Palavras-chaves: Direito do Trabalho.
Publicado: 13 de março de 2024
Resumo
O presente artigo visa a observar o princípio trabalhista da primazia da realidade com o olhar da obra “Dos Deveres” de Marco Túlio Cícero, analisando a importância deste princípio, correlacionado com a honestidade e utilidade descrita por Cícero em sua obra endereçada ao seu filho.Deste modo, no primeiro capítulo analisamos o princípio da primazia da realidade que é base na Justiça do trabalho. No segundo capítulo abordamos a filosofia de Cícero sobre os deveres e a necessidade de a utilidade estar sempre atrelada à honestidade. E por fim, no terceiro capítulo demonstramos a correlação entre a utilidade e honestidade com o princípio trabalhista da primazia da realidade.
..
1. Introdução
O princípio da primazia da realidade na Justiça do Trabalho é um dos vetores da seara processual trabalhista, no qual tem por corolário o fomento da verdade em detrimento de outras provas que eventualmente sejam juntadas ao processo.
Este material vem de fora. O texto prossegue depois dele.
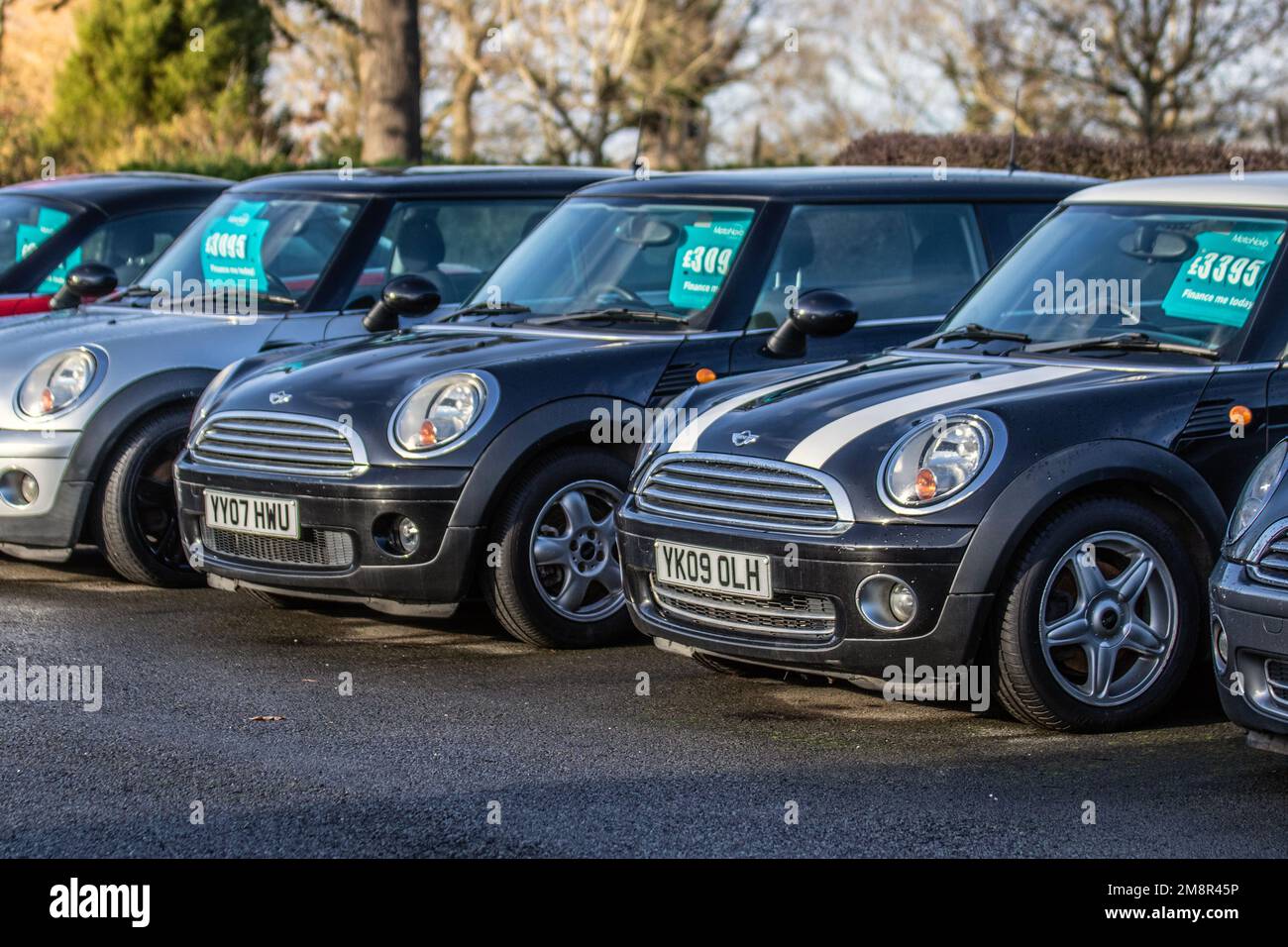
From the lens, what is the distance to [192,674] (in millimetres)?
6750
Com isto, o presente trabalho tem por objetivo atrelar este princípio jurídico as ideias filosóficas de Marco Túlio Cícero (106 a.C. – 43 a.C.) sobre o que é útil bem como sobre a honestidade como obrigações e deveres do homem, escritos em tomos endereçadas ao seu filho Marco Cícero.
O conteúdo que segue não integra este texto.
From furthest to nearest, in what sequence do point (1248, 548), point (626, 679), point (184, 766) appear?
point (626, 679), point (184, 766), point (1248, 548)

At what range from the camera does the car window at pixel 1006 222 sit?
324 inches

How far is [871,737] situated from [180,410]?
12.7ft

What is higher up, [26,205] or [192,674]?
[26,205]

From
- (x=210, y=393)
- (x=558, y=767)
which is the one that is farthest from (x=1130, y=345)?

Sendo ordeira a realização deste paralelo entre o atual princípio da primazia da realidade e os deveres descritos pelo filósofo. Deste modo, o presente texto fará uma análise dos pensamentos do filósofo romano com a busca da verdade real na Justiça do Trabalho nos dias de hoje.
.
2- Princípio da primazia da realidade na justiça do trabalho
O Direito do Trabalho tem como vetor a verdade real, em detrimento do que foi formalmente alinhavado, ou seja, a prioridade é a realidade fática da relação entre empregado e empregador e não o que foi documentalmente entabulado.
Esta dinâmica da Justiça do Trabalho é baseada no princípio da primazia da realidade, no qual em caso de discordância entre o que está nos documentos trabalhistas e o que de fato ocorreu, haverá preponderância do que ocorreu no plano fático.
Neste sentido, ensina o professor Mauricio Godinho Delgado:
.
O princípio da primazia da realidade sobre a forma (chamado ainda de princípio do contrato realidade) amplia a noção civilista de que o operador jurídico, no exame das declarações volitivas, deve atentar mais à intenção dos agentes do que ao envoltório formal através de que transpareceu a vontade (art. 85, CCB/1916; art. 112, CCB/2002).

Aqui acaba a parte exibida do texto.